Chur's self-sacrifice, in reward for which Betzalel built the Mishkan, continued in the figure of another member of the Tribe of Yehuda – King David, who selflessly offered himself on behalf of the building of God's Temple.




            We have tried to demonstrate that David's efforts on behalf of the building of the Temple constituted one of the most important projects of David's life, in addition to the establishment of the monarchy over all of Israel.


            This aspiration of David found expression already at an early stage of his life, when he was merely anointed king but did not yet actually serve as king, in his search for the site of the Temple together with the prophet Shemuel, and in other things that they did together for the sake of the Temple: division of the watches, establishment of music, and preparation of the plans. When he became king over all of Israel, David continued with the consecration of the spoils of war and a series of practical actions: bringing up of the Ark to Jerusalem, the request to build the Temple, and after he was forbidden to engage in the actual building, doing whatever he could possibly do for the sake of the building and bringing it closer.

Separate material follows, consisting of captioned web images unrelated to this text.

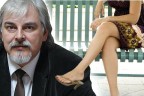 Prof. Dr. Gökhan Önem Varisi anlattı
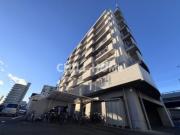 ＪＲ両毛線新前橋駅まで徒歩26分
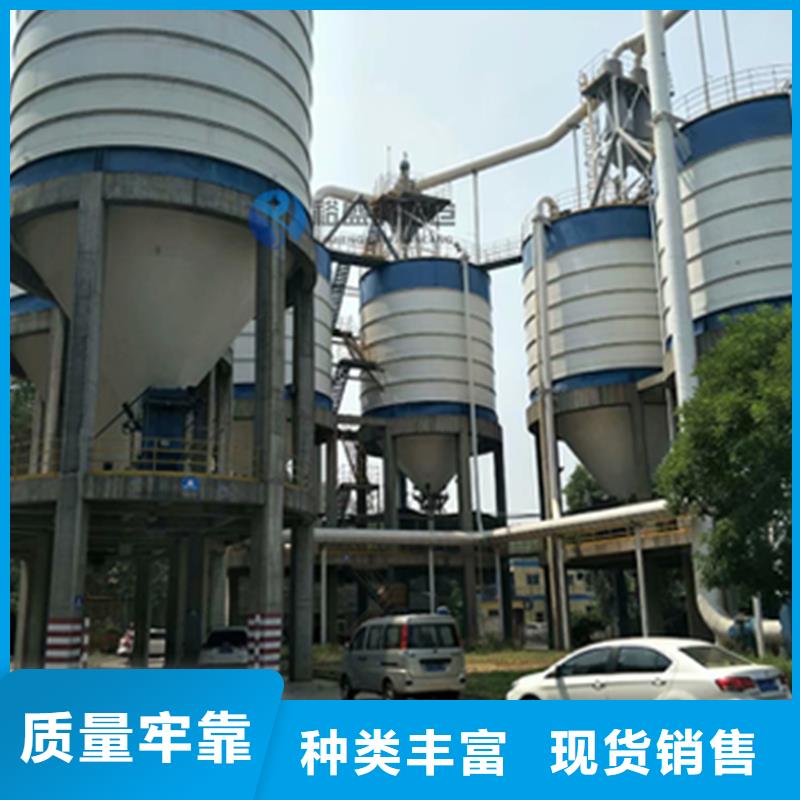 10000吨钢板仓厂家，放心之选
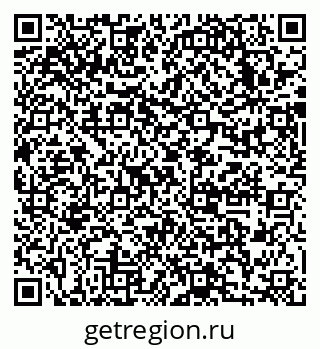 79633984850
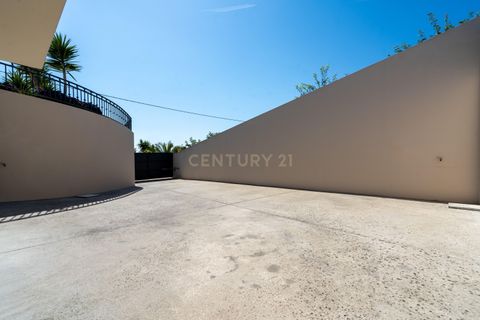 Villa em Miranda do Corvo, Coimbra, Miranda do Corvo - € 499.000 | Ref: C0289-02054 - foto 20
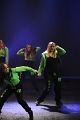 Streetdance 1D 118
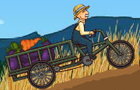 play Market Delivery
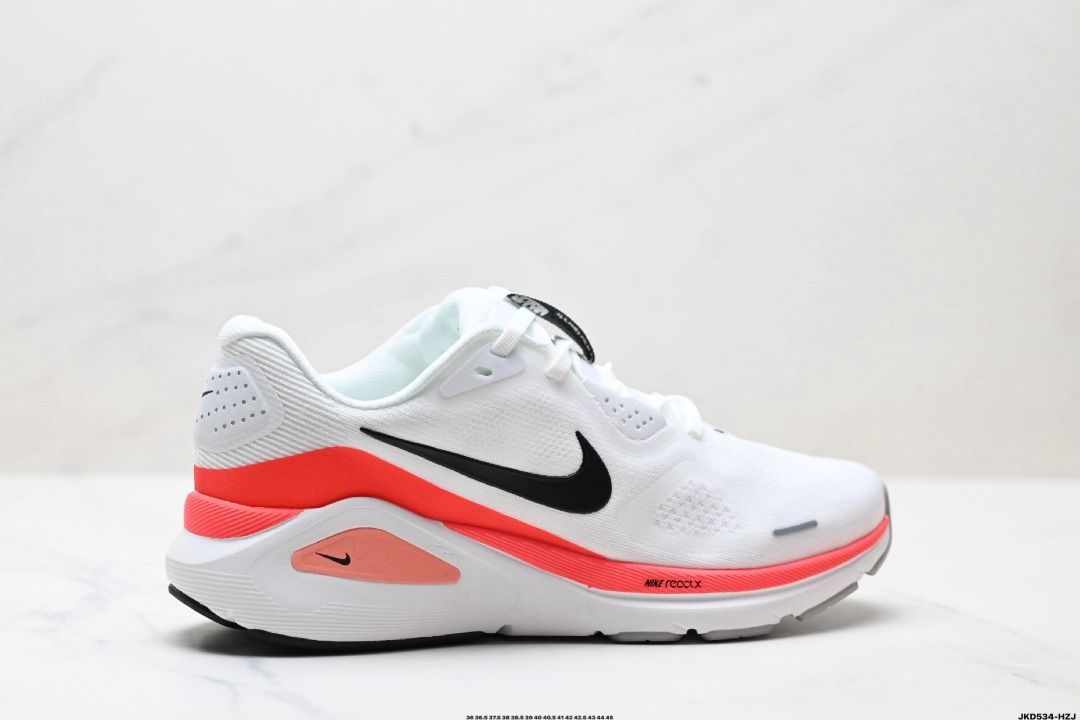 Nike Sneaker Nike Air Max 219 Sneaker Releases Nike Air Max 219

            David's unlimited devotion to the building of the Temple is a unique example of the fulfillment of the command, "There you shall seek Him, at His dwelling, and there shall you come" (Devarim 12:5), in reward for which David merited that the Temple be attributed to him:


"A psalm and a song at the dedication of the house; of David." (Tehillim 30:1)







[1] We cannot expand here upon the many ideas arising in this aggada. Let us merely note the idea that the foundations of the Temple rest on nothing – on a piece of pottery that seals the opening of the deep that is about to burst open. It is precisely the most stable place in the universe, one that expresses the permanent resting of the Shekhina in this world, that rests on such wobbly foundations. This aggada might be connected to the idea of Jerusalem's proximity to the desert, which we expanded upon last year in Lesson no. 15: "The Topography of Ancient Jerusalem (III) – Jerusalem's Connection to the Desert."

[2] This possibility fits in well with the way that David relates to Shelomo in these chapters as an adult, who is capable of assuming responsibility for the building of the Temple.

[3] In Divrei Ha-yamim David is described as an active and energetic figure, who brings together the people of Israel and its leaders and encourages them to participate in the building. It is, however, possible that David's activity was focused during those years on the construction of the Temple, and was connected to absolute abstention from active rulership, as an expression of his acceptance of the judgment and as a punishment for his sin. The matter requires further examination.

[4] In what sense can the preparation for the building of the Temple constitute a repair of David's sin involving Bat-Sheva? This, of course, depends on how we understand the essence of the sin. For example, a repair of the removal of the Shekhina that rests between husband and wife (Sota 17a) by way of the resting of the Shekhina in the Temple; the Temple as site of purity and modesty, as opposed to sin; etc.

[5] Later in this series of shiurim, we shall expand upon the relationship between the parts of the Temple built by David and those built by Shelomo.

[6] See also Tanchuma, Beshalach 10; Sekhel Tov (ed. Buber), Shemot 15.

[7] See Mekhilta de-Rabbi Yishmael, masekhta de-Vayehi Beshalach, parasha 5: "… And Rabbi Yehuda said differently: 'And the children of Israel went into the midst of the sea' (Shemot 14:22). When the tribes stood at the sea, this one said: I will not enter the sea first, and this one said: I will not enter the sea first. As it is stated: 'Ephraim compasses me about with lies, and the house of Israel with deceit' (Hoshea 12:1). While they were standing about and consulting on the matter, Nachshon ben Aminadav leaped and fell into the sea. About him, Scripture says: 'Save me, O God; for the waters are come in to my soul.' And it says: 'I sink in deep mire, where here there is no standing: I am come into deep waters, and the flood overwhelms me.' And it says: 'Let not the waterflood overwhelm me, nor let the deep swallow me up, and let not the pit shut her mouth upon me' (Tehillim 69:2-3, 16)."